Byrd was a five-time AFL All-Star, three-time first-team All-AFL selection, two-time second-team All-AFL selection, and in 1970 he was selected by the Pro Football Hall of Fame to the second team of the AFL All-Time Team. When his career ended after the 1971 season, he was one of thirty players with 40 interceptions (which resulted in him being tied for 15th); in the half-century since he retired, over thirty more players have joined him. He returned five interceptions for touchdowns during his seven-year Bills' career, tied for 33rd on the all-time list of career interception touchdown returns (through 2025). He was tied for fourth on the list at the time his career ended in 1971.

== Legacy ==
Byrd was known for using the bump and run technique as a cornerback. Such was his impact as a quick athlete that Lance Alworth (Hall of Fame star flanker of the San Diego Chargers) stated his preference to go up against Byrd when it came to pass plays despite the Chargers' Hall of Fame coach Sid Gillman trying to dissuade him, with Alworth stating: "I want to play against the best". Alworth had to alter his playing strategy to address Byrd's ability to use the bump and run and keep pace with Alworth.

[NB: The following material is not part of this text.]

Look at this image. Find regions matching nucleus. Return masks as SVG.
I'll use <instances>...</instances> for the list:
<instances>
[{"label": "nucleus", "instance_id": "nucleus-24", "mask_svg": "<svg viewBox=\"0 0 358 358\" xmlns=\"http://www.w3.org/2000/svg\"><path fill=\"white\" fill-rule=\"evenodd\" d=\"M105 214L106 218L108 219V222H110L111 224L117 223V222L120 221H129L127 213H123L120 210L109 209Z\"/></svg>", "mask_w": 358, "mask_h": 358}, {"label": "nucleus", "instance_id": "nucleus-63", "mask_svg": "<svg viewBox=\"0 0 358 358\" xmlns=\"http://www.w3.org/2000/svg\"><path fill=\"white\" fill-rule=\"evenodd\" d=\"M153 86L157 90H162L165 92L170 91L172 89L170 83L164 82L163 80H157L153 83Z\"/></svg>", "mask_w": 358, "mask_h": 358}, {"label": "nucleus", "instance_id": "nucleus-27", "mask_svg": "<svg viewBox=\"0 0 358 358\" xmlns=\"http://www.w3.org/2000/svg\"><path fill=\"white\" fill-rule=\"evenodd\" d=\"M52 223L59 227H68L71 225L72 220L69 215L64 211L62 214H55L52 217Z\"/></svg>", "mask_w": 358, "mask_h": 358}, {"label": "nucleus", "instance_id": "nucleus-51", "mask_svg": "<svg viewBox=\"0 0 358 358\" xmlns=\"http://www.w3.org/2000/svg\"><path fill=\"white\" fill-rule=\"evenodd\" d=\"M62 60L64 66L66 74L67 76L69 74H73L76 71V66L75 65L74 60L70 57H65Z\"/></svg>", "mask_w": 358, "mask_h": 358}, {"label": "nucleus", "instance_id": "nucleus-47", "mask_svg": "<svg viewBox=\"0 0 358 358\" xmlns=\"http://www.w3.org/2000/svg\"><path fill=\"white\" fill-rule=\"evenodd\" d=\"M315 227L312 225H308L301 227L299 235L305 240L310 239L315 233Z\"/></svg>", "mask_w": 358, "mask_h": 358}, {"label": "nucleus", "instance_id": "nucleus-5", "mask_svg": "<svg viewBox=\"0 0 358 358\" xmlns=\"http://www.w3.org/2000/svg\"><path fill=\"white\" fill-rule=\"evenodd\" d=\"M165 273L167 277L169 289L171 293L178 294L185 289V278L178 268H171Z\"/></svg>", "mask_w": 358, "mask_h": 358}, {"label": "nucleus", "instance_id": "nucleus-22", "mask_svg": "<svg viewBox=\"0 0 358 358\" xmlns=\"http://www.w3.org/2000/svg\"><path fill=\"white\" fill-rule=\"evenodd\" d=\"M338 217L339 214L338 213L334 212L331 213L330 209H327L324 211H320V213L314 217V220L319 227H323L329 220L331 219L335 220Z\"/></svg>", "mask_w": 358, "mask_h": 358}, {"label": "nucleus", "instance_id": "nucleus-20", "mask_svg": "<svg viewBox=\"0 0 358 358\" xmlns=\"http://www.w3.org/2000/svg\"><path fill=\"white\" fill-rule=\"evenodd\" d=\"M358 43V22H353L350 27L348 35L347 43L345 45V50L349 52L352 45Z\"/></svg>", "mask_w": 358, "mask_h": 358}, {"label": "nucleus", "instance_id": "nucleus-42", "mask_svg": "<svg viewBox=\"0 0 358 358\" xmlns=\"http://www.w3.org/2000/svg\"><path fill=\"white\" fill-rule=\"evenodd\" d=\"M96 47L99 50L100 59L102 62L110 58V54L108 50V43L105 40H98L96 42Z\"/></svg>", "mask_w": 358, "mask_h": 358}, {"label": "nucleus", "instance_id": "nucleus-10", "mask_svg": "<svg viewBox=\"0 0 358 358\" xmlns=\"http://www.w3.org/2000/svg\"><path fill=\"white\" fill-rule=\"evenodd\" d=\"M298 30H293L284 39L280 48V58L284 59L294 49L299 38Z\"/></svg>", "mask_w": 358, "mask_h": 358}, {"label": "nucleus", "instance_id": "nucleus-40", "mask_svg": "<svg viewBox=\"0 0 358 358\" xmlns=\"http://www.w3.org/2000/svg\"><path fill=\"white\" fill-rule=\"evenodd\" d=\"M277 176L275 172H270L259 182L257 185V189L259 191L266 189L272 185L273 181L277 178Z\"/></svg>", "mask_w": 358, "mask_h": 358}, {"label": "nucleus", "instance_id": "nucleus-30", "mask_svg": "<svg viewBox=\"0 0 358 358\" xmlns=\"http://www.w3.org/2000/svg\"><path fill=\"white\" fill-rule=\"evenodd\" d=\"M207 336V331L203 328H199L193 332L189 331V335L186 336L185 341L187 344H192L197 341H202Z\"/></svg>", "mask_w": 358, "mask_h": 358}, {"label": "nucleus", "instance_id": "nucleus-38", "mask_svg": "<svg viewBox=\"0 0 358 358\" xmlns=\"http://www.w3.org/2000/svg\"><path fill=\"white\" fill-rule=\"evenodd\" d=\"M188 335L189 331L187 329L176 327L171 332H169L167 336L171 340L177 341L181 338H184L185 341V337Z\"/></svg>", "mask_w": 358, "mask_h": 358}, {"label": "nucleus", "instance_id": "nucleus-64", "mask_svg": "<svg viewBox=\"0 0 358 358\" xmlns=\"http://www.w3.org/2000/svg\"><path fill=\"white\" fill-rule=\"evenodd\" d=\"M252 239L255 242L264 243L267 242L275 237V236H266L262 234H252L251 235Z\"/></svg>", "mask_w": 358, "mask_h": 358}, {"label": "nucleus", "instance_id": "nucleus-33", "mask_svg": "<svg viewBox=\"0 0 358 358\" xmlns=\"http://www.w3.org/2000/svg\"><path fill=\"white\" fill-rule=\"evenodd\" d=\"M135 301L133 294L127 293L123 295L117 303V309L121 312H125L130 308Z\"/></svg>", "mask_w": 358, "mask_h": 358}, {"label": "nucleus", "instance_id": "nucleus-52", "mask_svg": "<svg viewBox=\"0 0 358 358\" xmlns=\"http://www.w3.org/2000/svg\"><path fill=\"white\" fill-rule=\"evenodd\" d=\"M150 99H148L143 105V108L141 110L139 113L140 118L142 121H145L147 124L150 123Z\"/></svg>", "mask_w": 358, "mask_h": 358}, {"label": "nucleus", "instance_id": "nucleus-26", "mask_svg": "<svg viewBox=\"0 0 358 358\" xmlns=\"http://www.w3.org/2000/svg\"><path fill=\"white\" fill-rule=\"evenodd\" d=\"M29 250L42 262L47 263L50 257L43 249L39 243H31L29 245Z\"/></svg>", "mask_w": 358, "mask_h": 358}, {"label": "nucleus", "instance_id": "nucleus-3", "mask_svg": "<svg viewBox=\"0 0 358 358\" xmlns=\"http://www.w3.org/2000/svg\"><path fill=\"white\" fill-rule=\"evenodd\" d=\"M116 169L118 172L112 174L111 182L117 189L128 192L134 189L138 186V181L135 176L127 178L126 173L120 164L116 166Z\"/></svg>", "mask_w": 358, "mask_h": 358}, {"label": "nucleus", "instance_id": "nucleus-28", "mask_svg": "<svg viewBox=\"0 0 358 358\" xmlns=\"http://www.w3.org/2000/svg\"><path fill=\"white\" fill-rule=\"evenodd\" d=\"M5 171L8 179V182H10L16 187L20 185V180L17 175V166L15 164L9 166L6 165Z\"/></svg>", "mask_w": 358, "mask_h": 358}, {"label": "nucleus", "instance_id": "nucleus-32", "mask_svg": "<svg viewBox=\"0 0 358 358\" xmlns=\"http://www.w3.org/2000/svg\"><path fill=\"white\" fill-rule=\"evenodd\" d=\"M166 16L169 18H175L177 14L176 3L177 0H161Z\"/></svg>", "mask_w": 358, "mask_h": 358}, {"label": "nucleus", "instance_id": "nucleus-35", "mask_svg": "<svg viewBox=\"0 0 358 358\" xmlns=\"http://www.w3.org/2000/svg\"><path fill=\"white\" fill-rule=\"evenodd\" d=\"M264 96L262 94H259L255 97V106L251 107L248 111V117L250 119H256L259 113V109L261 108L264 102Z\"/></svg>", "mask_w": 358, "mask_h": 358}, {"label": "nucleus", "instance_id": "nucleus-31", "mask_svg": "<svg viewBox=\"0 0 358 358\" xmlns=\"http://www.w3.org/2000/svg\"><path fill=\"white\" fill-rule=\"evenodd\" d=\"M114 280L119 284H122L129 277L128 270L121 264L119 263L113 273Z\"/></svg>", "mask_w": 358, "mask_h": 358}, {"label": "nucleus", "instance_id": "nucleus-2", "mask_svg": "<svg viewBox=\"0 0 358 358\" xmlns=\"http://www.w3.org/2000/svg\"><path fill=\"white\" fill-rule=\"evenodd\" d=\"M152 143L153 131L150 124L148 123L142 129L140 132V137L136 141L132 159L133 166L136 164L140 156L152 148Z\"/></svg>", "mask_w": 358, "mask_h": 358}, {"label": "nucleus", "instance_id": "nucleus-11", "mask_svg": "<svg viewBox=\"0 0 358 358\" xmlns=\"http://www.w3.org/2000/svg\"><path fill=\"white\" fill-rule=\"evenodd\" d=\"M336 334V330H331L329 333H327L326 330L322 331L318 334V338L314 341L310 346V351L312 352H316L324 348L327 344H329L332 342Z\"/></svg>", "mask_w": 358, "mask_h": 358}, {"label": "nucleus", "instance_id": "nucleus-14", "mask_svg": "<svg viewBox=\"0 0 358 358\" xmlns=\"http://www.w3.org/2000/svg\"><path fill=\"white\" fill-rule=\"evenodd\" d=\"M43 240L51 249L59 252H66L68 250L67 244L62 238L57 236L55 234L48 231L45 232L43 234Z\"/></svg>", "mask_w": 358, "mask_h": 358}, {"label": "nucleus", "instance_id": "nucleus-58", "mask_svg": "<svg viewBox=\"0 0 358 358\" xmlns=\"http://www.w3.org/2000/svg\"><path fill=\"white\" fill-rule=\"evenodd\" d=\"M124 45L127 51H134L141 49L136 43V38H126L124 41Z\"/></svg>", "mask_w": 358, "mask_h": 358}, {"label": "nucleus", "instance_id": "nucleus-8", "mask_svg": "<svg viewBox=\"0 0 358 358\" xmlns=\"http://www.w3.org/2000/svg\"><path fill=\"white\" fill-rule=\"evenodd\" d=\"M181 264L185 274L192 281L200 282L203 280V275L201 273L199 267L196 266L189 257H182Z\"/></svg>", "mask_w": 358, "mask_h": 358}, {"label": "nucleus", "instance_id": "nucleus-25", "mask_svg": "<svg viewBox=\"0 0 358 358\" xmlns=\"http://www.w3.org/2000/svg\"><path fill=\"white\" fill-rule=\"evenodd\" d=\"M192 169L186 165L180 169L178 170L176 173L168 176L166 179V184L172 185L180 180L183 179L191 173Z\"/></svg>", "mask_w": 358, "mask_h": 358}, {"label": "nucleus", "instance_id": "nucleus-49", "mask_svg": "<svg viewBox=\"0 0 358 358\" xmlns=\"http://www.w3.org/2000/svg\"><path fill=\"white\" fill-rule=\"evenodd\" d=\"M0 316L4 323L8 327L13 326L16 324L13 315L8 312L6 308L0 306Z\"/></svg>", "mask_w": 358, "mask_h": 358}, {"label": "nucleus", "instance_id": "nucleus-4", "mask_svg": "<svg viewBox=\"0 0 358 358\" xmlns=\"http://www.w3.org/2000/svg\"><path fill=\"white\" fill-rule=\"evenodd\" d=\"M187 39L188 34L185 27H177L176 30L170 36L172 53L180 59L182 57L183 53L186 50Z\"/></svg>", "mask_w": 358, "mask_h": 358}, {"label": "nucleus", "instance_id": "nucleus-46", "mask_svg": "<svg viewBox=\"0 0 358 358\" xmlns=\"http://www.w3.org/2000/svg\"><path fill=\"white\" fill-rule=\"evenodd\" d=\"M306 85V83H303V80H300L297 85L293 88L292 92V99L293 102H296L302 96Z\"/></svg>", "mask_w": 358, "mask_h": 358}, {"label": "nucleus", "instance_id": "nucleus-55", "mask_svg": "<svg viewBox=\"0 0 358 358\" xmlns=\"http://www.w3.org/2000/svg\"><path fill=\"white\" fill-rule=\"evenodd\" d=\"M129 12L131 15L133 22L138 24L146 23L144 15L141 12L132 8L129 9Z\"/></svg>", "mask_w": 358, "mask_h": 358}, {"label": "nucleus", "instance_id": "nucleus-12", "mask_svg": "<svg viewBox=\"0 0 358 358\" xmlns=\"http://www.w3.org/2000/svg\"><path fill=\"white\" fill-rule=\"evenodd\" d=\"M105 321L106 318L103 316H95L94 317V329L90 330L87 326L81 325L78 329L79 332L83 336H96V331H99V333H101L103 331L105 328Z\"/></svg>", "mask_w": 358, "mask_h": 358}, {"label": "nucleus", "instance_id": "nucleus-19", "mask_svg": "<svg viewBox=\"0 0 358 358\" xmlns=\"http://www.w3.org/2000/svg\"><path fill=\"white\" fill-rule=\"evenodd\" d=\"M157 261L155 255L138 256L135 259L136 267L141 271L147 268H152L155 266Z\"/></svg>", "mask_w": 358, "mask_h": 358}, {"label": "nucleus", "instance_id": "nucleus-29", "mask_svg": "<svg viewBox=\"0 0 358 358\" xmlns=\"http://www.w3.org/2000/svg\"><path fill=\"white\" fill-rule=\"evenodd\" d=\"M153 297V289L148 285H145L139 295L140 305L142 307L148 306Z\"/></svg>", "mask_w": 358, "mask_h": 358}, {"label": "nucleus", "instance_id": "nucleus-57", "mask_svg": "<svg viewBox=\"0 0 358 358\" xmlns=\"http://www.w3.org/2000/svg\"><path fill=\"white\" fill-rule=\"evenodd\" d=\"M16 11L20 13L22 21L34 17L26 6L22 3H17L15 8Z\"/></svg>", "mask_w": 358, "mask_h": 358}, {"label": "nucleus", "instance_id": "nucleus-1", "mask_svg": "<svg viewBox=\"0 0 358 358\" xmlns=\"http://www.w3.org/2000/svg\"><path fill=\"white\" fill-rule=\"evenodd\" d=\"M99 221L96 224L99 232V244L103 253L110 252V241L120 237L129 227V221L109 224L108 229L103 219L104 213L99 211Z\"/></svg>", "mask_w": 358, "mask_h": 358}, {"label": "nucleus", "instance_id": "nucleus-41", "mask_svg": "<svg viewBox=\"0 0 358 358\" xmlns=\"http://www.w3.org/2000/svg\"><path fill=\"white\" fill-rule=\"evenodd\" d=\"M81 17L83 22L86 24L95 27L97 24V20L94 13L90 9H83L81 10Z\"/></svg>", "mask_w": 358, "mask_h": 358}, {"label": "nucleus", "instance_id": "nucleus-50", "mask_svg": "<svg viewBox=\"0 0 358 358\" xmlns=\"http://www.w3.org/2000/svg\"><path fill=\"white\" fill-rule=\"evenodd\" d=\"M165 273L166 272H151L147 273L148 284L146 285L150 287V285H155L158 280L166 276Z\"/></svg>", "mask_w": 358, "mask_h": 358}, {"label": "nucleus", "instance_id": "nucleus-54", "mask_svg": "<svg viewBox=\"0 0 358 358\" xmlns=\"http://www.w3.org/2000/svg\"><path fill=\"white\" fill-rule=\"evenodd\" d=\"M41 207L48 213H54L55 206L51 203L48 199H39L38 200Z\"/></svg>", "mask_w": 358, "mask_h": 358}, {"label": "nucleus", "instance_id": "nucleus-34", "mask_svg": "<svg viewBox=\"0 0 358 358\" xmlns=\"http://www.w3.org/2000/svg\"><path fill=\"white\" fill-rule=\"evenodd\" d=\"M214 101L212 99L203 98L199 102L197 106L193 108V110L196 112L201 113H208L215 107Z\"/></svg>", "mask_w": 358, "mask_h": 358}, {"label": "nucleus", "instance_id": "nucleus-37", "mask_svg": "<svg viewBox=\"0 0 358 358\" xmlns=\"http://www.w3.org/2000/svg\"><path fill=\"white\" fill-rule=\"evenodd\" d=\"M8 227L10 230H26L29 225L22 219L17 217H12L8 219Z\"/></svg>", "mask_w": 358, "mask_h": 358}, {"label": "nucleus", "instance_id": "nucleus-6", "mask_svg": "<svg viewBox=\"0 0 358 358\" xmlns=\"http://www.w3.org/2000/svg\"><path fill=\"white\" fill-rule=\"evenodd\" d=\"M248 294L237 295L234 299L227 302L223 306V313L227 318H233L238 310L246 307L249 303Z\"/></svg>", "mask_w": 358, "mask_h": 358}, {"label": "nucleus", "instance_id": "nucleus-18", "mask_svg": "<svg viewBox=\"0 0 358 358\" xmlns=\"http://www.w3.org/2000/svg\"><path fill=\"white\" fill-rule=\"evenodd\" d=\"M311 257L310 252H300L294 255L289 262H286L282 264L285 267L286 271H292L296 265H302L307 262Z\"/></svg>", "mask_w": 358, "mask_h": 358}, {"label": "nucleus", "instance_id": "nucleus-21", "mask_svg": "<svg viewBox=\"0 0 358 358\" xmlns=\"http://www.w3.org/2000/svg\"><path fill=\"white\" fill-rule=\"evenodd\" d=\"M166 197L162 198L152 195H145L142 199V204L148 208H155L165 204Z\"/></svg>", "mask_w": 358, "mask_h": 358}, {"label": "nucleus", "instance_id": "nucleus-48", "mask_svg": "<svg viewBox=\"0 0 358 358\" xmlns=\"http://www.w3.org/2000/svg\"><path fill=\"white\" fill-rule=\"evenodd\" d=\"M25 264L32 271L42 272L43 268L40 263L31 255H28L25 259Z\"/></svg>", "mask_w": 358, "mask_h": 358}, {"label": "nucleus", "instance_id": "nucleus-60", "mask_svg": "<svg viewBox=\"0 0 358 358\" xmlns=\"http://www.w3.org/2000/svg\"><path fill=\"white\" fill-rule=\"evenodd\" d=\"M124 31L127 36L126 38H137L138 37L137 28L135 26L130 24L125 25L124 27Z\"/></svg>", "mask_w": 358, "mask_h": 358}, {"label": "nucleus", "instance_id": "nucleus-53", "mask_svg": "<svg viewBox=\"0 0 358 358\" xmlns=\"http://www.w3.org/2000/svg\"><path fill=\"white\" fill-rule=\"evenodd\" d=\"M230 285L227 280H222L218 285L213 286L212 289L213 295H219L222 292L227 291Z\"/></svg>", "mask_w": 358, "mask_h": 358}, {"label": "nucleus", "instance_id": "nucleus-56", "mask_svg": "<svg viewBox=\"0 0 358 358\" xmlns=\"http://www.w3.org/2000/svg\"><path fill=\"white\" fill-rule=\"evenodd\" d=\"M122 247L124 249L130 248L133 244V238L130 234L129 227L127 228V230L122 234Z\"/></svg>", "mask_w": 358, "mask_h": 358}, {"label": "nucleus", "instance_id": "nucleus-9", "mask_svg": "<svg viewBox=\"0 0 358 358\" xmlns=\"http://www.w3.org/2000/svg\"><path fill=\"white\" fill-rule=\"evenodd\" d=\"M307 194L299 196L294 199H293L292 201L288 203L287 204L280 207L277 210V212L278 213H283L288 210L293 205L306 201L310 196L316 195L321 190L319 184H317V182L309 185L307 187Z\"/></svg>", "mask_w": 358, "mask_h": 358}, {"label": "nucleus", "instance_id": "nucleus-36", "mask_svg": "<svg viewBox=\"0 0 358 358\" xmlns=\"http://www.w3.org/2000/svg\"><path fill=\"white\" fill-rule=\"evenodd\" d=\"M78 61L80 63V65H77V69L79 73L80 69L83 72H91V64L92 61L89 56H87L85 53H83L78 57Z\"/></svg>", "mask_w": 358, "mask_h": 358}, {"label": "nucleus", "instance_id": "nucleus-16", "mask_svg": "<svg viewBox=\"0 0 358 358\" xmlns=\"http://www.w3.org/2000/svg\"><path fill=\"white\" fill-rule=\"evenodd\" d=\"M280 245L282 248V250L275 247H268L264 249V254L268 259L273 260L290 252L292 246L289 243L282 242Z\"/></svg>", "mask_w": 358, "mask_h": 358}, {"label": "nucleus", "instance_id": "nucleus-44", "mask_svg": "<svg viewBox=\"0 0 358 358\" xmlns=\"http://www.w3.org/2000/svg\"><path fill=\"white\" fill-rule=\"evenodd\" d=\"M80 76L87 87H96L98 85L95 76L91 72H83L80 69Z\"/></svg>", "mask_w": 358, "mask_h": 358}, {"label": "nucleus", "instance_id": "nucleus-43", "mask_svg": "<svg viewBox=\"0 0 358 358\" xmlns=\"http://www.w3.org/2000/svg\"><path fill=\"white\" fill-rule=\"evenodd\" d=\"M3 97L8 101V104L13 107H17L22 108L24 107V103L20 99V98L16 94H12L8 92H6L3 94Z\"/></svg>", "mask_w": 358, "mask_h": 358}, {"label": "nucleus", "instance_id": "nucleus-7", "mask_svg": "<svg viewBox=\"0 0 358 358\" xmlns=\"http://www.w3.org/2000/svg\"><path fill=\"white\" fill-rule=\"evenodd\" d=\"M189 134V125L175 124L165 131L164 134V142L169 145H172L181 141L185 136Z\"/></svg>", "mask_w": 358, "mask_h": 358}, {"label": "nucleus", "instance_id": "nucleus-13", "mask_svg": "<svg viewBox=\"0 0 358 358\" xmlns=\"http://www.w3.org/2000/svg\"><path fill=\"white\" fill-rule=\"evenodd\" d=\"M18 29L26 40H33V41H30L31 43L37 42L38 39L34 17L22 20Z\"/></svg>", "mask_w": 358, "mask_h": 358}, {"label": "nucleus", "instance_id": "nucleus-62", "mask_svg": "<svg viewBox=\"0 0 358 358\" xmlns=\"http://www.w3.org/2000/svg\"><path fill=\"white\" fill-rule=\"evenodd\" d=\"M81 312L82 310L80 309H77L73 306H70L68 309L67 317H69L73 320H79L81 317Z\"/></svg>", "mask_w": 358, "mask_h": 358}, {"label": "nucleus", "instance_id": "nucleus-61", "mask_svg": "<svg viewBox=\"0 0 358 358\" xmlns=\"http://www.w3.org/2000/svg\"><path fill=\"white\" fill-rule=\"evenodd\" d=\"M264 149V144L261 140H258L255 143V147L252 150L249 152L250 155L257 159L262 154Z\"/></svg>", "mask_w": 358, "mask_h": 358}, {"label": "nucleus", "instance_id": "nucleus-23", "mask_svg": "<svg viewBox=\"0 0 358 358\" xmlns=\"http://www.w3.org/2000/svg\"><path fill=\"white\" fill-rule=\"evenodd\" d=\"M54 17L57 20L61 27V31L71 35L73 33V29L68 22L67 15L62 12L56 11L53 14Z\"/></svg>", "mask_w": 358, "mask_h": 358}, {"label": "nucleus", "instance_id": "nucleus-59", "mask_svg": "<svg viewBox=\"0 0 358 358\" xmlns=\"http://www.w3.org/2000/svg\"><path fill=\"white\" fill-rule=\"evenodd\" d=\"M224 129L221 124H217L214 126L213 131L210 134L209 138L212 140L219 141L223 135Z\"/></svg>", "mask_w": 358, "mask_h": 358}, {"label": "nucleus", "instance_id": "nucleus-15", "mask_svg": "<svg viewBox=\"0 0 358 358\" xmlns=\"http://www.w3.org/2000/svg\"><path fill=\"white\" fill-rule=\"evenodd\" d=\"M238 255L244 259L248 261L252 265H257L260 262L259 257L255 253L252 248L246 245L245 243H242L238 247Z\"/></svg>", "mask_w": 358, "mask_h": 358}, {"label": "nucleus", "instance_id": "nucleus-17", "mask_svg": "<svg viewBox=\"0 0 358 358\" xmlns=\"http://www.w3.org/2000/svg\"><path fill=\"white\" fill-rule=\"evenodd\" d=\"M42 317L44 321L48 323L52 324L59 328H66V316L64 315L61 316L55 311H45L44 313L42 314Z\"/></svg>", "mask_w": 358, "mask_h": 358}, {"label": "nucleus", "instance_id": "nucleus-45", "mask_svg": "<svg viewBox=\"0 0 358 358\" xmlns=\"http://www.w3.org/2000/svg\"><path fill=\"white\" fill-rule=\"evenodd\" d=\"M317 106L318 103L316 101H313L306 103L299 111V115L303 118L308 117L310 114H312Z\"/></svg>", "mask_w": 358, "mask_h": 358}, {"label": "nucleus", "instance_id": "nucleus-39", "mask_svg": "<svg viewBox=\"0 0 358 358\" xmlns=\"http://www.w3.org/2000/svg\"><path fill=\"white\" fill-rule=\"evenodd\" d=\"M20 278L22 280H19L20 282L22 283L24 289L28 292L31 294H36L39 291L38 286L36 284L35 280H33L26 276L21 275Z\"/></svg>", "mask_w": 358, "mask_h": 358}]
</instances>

Teammate and Bills' left cornerback Booker Edgerson said that Byrd studied game films, learning the tendencies of quarterbacks and receivers, that led to a number of Byrd's interceptions. In 1966, Sports Illustrated described Byrd as "'a gifted punt-return man and one of the meanest tacklers around'".

=== Bills' records ===
After 55-years, Byrd still holds the Bills career records for interceptions with 40, interception return yards with 666 and interceptions returned for touchdowns with five (through 2025).

==Honors==
In January 1970, the Pro Football Hall of Fame named Byrd to the second team of the American Football League All-Time Team. Byrd was inducted into the Boston University Athletic Hall of Fame in 1980. He also was named to the Buffalo Bills Silver Anniversary All-Time Team in 1984, and voted by Bills' fans onto the Bills 50th Season All-Time Team in 2009. In 2008, he was selected to the Greater Buffalo Sports Hall of Fame. Byrd was awarded the Ralph C. Wilson Jr. Distinguished Service Award in 1994.

Byrd was inducted into the LaSalle Institute Athletic Hall of Fame and the Albany Capital District Hall of Fame in 1980. It has also been reported that he was inducted into the La Salle Institute Alumni Hall of Fame in 2003, the inaugural class of the Capital Region Football Hall of Fame in 2010, the Capital District Sports Hall of Fame in 2003, and the Capital Region Hall of Fame in 2003.

Despite his records and accomplishments with the Bills, Byrd has not been named a member of the Buffalo Bills Wall of Fame, nor the Pro Football Hall of Fame. Columnists in the Buffalo media, nationally in The Athletic, and others with an interest in Byrd have questioned why he is not a member of the Bills Wall of Fame. Byrd himself has expressed the hope that it not occur posthumously. In discussing Byrd's merits to be included on the Bills Wall of Fame, Lance Alworth said Byrd "'should be on the all-world team. I don’t know why he isn’t on that wall, but I’ll take him'".

==Personal life==
After the Broncos released Byrd, Byrd approached his former coach Lou Saban who was with the Bills, and asked Saban about a coaching position. Saban hired Byrd as a scout, and Byrd worked in that role for half of the 1972 season. Halfway through the 1972 season, the Bills were contacted by the Chrysler Corporation which was looking to hire retired players, and Bills' vice president Jack Horrigan recruited Byrd to work for Chrysler. Byrd worked in Chrysler's management for nine to ten years in Detroit; and then at Polaroid in Cambridge, Massachusetts for another ten years. He retired after working for Polaroid. He lived in Westborough, Massachusetts while working for Polaroid, and continued to make his home there after retirement.

In 2013, he was president of the New England chapter of the NFL Players Association for former players. He noted that he had lingering injuries from football such as a cracked vertebra and nerve damage from a hard hit while also noting how "lucky" he was compared to other players and also welcomed the Harvard study that the league commissioned in 2013 involving player health.